>>>
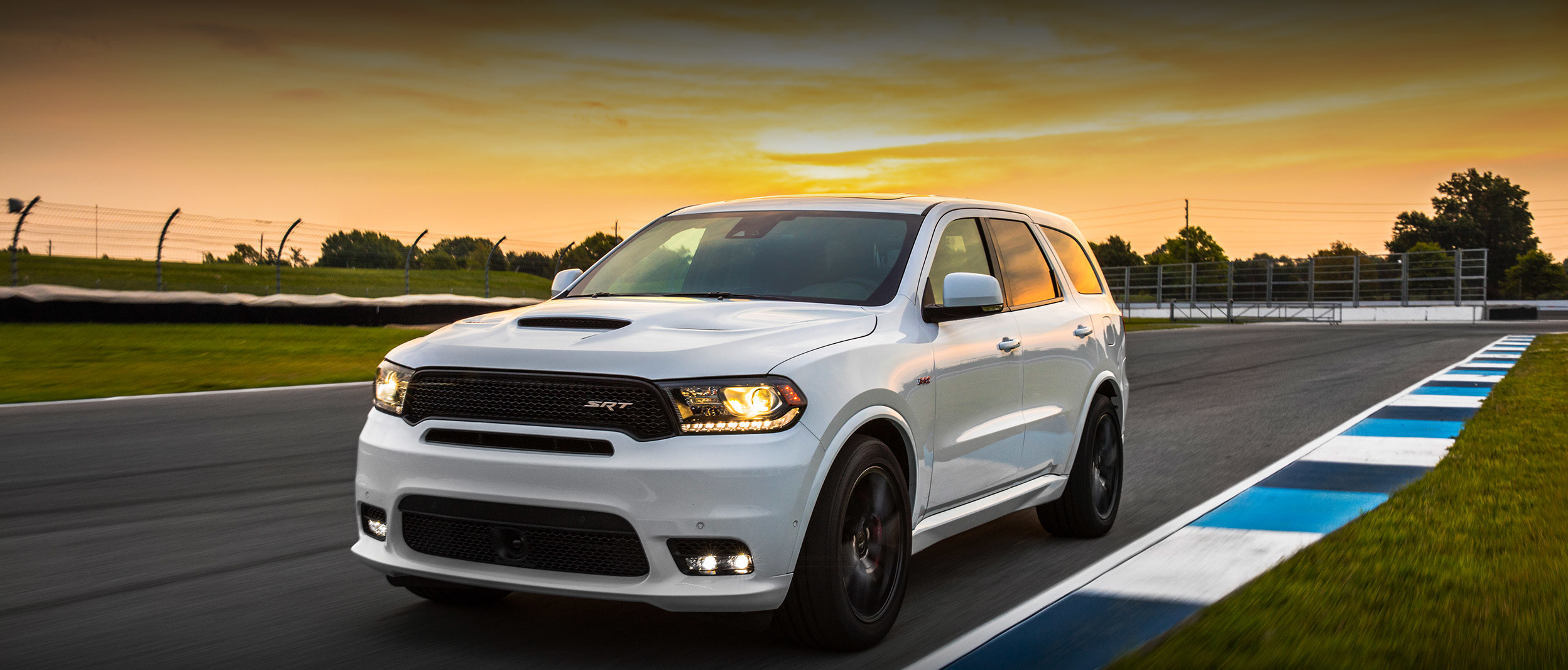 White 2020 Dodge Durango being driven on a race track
<<<
>>>
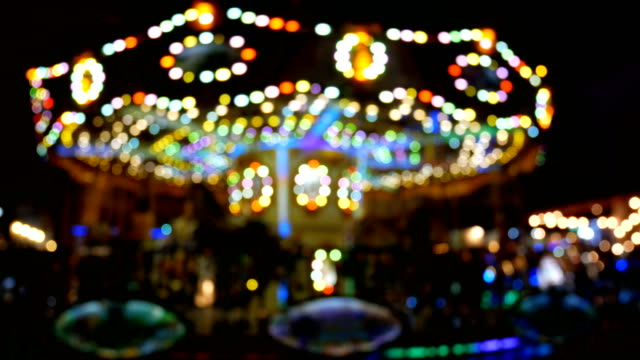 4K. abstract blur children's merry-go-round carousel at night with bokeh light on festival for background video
<<<
>>>
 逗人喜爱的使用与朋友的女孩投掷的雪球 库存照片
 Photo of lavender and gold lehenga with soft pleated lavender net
<<<
What to work on: From the listing above, output exactly the run of lines that starts with the line containing "逗人喜爱的使用与朋友的女孩投掷的雪球 库存照片" and ends with the line containing "Photo of lavender".

Your response:
 逗人喜爱的使用与朋友的女孩投掷的雪球 库存照片
 Photo of lavender and gold lehenga with soft pleated lavender net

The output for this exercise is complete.